[rescue] Apple to ditch IBM, switch to Intel chips
pat at computer-refuge.org
Sat Jun 4 22:25:14 CDT 2005
On Sat, Jun 04, 2005 at 03:15:10PM -0700, Devin L. Ganger wrote:
> on 6/4/2005 1:21 PM pat at computer-refuge.org wrote:
> > The fact that you've even mentioned it means that you must think it's
> > still a relevant measure between different processor types...
> It *is* a relevant measure when you are talking about market share, if
> only because so many people out there *think* it is a useful way to
> compare processor architectures despite the actual technical truths.
> People want a single easy comparison that they can tell themselves they
> understand, and "higher number = faster = better" is about as easy as
> they come.
Do they? Maybe I've just isolated myself from such idio^Wpeople, but I
don't hear anyone really talking about clock speeds anymore. Even Intel
has stopped emphasizing it so much since they released their Pentium M.
AMD makes it hard to determine the actual clock rate as well. You still
see it on basically all non x86/non AMD processors to demark speed
> Nothing I saw in Chris's response indicated that he thought it was a
> valid *technical* measure, and his point is valid -- Apple has done a
> very good job of selling systems despite the fact that their systems are
> based on a chip whose architecture is commonly perceived as vastly
> slower *by the mass market*.
I hope Chris didn't take my comment personally. :)

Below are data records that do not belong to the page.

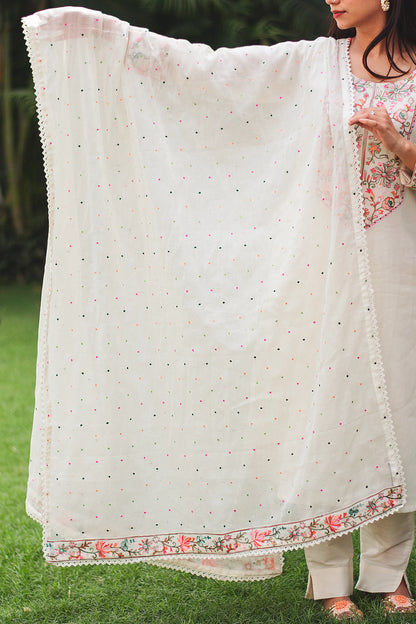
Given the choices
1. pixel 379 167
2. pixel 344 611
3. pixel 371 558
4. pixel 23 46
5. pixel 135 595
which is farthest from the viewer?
pixel 23 46

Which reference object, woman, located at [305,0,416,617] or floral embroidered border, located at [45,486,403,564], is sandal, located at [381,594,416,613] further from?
woman, located at [305,0,416,617]

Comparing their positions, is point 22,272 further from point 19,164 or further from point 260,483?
point 260,483

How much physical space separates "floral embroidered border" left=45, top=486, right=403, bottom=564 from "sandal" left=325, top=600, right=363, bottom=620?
0.92 feet

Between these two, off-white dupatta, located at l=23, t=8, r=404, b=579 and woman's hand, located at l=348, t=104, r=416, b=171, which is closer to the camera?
woman's hand, located at l=348, t=104, r=416, b=171

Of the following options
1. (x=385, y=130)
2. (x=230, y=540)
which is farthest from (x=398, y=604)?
→ (x=385, y=130)

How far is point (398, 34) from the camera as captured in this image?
89.8 inches

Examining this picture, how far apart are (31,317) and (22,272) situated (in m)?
2.35

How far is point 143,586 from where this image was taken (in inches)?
107

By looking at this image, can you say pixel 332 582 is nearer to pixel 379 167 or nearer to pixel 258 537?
pixel 258 537

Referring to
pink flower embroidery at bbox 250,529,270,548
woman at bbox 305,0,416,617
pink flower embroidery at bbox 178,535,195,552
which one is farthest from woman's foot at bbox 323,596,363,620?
woman at bbox 305,0,416,617

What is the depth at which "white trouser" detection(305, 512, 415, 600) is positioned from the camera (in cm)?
242

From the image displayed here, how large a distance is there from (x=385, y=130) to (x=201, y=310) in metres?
0.66

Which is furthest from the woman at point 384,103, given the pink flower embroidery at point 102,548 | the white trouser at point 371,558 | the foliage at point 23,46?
the foliage at point 23,46

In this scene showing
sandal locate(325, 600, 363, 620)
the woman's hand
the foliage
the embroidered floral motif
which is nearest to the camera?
the woman's hand
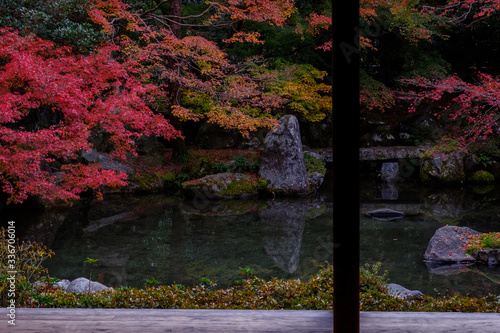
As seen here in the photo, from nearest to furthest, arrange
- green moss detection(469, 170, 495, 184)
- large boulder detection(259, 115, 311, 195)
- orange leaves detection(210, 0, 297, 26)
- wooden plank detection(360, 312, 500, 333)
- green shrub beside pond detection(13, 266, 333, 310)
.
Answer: wooden plank detection(360, 312, 500, 333) < green shrub beside pond detection(13, 266, 333, 310) < orange leaves detection(210, 0, 297, 26) < large boulder detection(259, 115, 311, 195) < green moss detection(469, 170, 495, 184)

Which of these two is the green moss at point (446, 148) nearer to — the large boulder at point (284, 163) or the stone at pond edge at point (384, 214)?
the stone at pond edge at point (384, 214)

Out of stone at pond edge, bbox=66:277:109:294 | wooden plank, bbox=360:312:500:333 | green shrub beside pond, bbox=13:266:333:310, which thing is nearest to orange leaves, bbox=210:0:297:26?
stone at pond edge, bbox=66:277:109:294

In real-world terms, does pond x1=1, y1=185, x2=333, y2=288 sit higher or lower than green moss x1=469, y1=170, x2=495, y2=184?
lower

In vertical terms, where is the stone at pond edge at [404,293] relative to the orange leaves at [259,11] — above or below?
below

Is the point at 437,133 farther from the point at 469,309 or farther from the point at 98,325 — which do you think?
the point at 98,325

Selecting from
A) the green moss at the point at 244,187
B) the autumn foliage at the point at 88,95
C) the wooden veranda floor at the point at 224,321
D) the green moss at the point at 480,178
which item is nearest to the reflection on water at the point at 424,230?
the green moss at the point at 480,178

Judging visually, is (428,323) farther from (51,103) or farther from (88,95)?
(51,103)

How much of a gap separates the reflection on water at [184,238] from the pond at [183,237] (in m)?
0.01

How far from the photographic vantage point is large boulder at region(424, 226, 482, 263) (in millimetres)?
5547

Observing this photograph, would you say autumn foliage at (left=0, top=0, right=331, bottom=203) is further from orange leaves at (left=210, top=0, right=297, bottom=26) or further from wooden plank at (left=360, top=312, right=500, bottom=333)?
wooden plank at (left=360, top=312, right=500, bottom=333)

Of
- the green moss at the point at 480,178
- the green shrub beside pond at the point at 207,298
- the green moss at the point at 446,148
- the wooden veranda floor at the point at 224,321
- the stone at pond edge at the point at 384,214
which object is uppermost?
the green moss at the point at 446,148

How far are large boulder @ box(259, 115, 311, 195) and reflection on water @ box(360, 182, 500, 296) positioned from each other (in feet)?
5.64

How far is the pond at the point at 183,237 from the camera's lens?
5477 mm

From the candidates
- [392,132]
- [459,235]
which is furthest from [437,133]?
→ [459,235]
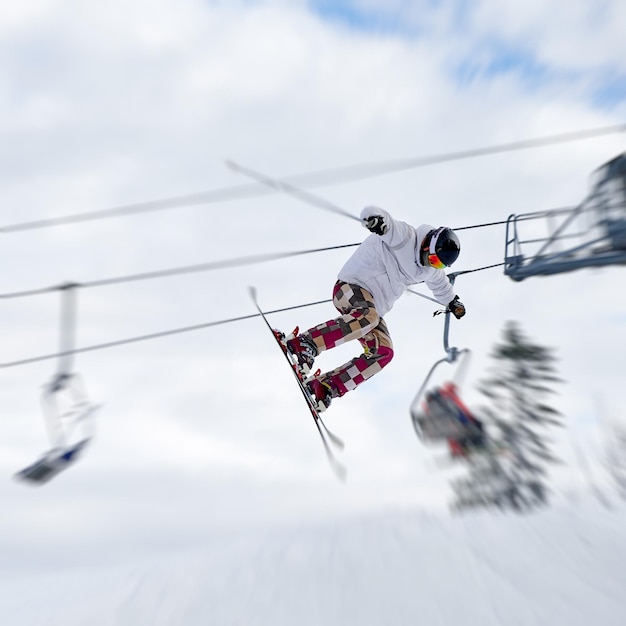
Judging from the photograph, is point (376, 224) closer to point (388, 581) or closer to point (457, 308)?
point (457, 308)

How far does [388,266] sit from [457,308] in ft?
4.02

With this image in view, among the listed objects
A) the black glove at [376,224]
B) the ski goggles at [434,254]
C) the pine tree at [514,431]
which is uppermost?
the black glove at [376,224]

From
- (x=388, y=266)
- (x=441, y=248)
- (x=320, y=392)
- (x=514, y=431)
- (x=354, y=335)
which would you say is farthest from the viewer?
(x=514, y=431)

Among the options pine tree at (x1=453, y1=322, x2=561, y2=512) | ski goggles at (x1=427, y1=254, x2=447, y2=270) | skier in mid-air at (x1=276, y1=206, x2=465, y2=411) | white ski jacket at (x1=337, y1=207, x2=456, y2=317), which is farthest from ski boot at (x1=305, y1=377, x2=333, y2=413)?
pine tree at (x1=453, y1=322, x2=561, y2=512)

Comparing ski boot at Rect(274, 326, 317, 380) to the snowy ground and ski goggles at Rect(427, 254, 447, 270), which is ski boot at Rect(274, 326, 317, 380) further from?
the snowy ground

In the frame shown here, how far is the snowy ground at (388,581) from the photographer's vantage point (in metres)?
8.47

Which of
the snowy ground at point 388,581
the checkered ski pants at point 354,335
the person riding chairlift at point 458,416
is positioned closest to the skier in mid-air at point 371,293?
the checkered ski pants at point 354,335

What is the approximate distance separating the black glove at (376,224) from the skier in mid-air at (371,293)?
0.07 feet

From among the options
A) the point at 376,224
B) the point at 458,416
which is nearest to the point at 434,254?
the point at 376,224

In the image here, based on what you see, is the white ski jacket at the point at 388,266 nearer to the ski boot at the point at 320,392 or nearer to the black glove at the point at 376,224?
the black glove at the point at 376,224

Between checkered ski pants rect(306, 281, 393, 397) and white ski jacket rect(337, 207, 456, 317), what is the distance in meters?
0.13

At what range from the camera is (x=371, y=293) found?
7746 millimetres

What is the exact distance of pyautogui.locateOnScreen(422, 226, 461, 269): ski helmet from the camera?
7.32 meters

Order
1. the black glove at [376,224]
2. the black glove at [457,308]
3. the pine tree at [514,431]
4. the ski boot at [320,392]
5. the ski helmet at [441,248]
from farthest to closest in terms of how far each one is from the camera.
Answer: the pine tree at [514,431] → the black glove at [457,308] → the ski boot at [320,392] → the ski helmet at [441,248] → the black glove at [376,224]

Anyways, most people I know don't care about clock speed at all anymore.
Maybe it's because I've just about completely isolated myself from the
WinTel world, or maybe most people just don't care. I think it depends
a lot on the exact market you're looking at, but most people seem to
want the cheapest machine with the biggest harddrive that you can get
from Dell or Best Buy. Neither of those sell Mac's, which my be another
reason limiting their popularity.
Anyways, the few people I know who care about speed of machines are
"customers" of where I work, and they are mostly interested in spending
the least amount of money to get their one piece of research code to run
as quickly as possible. They're generally smart enough to realise that
GHz isn't the only measure of a computer's speed.